Reproduce the items below verbatim, starting at the line containing "Observing the image, is" and stopping after the line containing "10.4 metres".

__Records for processing__
↓

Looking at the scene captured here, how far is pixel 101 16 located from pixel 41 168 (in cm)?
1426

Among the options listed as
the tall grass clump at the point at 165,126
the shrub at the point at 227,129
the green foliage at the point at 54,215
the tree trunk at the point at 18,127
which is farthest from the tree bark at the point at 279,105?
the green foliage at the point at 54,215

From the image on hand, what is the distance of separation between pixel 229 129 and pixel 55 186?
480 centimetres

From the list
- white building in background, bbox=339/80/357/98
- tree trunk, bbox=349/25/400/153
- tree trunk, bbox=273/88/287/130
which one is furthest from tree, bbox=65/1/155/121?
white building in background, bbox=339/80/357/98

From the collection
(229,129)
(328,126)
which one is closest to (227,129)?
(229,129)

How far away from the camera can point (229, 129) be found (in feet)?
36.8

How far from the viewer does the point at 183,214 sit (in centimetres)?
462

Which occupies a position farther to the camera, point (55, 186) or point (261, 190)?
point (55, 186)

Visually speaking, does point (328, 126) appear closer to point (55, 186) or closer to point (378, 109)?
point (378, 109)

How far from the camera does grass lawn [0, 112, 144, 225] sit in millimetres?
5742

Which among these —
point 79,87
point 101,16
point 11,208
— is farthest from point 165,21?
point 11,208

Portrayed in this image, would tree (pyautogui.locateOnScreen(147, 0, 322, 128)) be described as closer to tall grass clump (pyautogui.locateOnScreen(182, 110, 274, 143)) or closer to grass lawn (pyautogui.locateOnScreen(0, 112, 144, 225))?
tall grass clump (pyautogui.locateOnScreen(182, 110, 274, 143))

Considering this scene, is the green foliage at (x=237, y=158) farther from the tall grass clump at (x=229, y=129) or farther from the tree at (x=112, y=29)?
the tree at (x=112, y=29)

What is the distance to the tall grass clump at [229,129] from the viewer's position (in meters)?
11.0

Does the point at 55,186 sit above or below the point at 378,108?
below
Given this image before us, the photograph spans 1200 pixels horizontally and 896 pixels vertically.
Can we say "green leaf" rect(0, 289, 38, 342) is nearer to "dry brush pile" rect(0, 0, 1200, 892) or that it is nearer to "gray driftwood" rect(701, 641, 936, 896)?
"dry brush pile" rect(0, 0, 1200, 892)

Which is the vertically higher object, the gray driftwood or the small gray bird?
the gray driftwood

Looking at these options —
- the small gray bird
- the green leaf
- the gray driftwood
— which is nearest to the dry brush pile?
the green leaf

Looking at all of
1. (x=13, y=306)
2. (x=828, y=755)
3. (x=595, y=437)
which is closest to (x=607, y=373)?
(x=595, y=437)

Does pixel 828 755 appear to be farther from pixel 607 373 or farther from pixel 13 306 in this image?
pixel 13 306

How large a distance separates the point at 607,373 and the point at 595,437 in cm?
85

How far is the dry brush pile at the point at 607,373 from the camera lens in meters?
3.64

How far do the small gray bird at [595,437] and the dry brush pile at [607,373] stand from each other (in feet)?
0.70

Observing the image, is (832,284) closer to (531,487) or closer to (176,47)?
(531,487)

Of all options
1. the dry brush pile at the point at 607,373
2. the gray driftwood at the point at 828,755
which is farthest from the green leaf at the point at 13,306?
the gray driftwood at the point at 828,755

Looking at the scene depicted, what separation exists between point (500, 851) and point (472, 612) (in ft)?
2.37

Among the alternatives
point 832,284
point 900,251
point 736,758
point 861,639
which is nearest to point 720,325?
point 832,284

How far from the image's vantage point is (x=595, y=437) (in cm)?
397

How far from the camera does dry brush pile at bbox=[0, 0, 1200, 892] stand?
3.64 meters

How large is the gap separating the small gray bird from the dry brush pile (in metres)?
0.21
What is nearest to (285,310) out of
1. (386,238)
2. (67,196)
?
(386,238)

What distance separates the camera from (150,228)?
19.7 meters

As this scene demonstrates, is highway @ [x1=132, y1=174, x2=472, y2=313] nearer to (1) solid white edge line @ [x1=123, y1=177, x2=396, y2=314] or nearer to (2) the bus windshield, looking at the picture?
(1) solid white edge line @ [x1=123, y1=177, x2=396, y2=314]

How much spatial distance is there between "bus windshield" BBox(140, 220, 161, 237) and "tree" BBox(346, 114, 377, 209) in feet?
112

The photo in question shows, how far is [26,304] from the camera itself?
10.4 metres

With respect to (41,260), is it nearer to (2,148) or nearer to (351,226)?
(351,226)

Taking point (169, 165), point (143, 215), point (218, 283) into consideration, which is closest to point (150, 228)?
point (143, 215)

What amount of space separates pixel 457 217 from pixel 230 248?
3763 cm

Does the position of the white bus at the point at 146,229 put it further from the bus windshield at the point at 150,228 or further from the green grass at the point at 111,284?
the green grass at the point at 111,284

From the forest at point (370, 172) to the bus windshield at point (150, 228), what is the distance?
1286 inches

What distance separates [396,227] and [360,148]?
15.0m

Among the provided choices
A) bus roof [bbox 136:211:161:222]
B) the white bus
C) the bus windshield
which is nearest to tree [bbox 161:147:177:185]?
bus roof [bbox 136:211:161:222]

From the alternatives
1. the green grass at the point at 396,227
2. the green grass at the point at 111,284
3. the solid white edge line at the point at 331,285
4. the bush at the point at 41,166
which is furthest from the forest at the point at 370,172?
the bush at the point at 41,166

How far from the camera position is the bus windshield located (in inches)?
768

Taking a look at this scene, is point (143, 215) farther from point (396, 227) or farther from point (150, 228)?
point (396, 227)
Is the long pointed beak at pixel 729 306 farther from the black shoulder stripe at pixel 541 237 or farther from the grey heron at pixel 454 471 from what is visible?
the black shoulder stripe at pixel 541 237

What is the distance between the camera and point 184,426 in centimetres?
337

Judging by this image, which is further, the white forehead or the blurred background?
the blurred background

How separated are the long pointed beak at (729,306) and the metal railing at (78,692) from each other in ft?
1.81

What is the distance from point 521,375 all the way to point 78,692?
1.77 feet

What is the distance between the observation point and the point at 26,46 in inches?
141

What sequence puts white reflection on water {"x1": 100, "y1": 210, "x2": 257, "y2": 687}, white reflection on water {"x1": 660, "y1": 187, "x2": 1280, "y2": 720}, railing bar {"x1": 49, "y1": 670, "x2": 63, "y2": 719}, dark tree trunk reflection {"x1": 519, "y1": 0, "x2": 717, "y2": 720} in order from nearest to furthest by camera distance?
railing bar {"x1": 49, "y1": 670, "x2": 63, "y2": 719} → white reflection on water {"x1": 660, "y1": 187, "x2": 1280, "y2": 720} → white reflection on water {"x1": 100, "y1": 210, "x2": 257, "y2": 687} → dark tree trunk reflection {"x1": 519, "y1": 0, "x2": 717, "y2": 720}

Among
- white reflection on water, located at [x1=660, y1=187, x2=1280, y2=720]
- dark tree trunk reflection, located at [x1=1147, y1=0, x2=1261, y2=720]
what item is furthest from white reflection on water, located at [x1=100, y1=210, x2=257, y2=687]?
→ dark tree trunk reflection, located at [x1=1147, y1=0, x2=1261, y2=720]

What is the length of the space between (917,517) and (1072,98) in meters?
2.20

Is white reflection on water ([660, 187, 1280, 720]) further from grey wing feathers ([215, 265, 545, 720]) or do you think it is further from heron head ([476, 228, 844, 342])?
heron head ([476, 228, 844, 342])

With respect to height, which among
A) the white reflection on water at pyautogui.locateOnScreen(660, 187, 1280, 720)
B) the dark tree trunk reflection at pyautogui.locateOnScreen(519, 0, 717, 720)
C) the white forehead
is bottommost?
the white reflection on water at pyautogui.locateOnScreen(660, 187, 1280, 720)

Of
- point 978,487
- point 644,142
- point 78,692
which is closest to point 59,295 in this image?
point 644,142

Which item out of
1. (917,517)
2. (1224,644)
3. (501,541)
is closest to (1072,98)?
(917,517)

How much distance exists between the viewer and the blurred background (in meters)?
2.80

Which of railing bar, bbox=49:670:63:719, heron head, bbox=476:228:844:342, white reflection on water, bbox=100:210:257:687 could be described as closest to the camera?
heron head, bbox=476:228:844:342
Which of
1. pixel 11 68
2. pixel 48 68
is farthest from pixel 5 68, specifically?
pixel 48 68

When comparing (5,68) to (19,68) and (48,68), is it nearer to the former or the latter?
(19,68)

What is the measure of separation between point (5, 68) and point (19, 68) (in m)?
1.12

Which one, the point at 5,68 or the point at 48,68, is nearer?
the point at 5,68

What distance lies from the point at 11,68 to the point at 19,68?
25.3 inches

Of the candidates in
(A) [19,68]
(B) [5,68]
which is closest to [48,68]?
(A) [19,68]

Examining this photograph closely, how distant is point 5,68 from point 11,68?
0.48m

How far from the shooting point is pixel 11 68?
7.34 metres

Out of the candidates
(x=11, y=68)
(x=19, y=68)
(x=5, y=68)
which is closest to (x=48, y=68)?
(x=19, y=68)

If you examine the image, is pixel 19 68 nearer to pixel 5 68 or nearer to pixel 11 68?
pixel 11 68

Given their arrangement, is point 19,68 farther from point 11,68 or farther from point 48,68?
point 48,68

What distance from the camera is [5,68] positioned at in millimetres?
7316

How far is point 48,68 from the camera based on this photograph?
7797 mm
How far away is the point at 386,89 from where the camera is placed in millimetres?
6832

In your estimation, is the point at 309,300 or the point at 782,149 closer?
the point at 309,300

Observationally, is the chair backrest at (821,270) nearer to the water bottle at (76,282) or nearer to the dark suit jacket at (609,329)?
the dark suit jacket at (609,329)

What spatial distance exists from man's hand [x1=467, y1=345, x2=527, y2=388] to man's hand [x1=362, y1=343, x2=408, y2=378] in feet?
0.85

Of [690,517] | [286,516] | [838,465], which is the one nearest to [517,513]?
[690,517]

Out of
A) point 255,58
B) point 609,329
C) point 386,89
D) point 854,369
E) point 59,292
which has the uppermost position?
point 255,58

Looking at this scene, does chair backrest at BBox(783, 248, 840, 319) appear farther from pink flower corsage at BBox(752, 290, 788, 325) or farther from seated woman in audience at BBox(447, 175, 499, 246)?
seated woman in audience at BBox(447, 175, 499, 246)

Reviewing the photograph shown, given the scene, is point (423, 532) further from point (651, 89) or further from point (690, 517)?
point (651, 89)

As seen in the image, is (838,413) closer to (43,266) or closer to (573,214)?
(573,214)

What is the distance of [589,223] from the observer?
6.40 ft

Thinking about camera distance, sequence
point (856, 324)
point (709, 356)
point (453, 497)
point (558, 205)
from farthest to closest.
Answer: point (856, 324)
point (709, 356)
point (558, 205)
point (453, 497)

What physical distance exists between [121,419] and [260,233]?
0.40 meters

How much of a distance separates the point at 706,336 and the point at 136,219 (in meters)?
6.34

↑

__The response__
Observing the image, is (832,284) closer to (531,487) or closer to (176,47)?
(531,487)

Of all options
1. the dry brush pile at the point at 607,373
2. the gray driftwood at the point at 828,755
which is farthest from the green leaf at the point at 13,306?
the gray driftwood at the point at 828,755

Looking at the scene depicted, what separation exists between point (500, 851) and point (472, 612) (in ft)?
2.37

Among the alternatives
point 832,284
point 900,251
point 736,758
point 861,639
which is nearest to point 720,325?
point 832,284

How far from the image's vantage point is (x=595, y=437) (in cm)?
397

How far from the camera does dry brush pile at bbox=[0, 0, 1200, 892] stand?
3.64 meters

How large is the gap separating the small gray bird from the dry brush pile (in metres)?
0.21
What is nearest to (285,310) out of
1. (386,238)
2. (67,196)
?
(386,238)

What distance separates the camera from (150,228)?
19.7 meters

As this scene demonstrates, is highway @ [x1=132, y1=174, x2=472, y2=313] nearer to (1) solid white edge line @ [x1=123, y1=177, x2=396, y2=314] or nearer to (2) the bus windshield, looking at the picture?
(1) solid white edge line @ [x1=123, y1=177, x2=396, y2=314]

How much spatial distance is there between "bus windshield" BBox(140, 220, 161, 237) and "tree" BBox(346, 114, 377, 209) in feet?
112

The photo in question shows, how far is [26,304] from the camera itself?
10.4 metres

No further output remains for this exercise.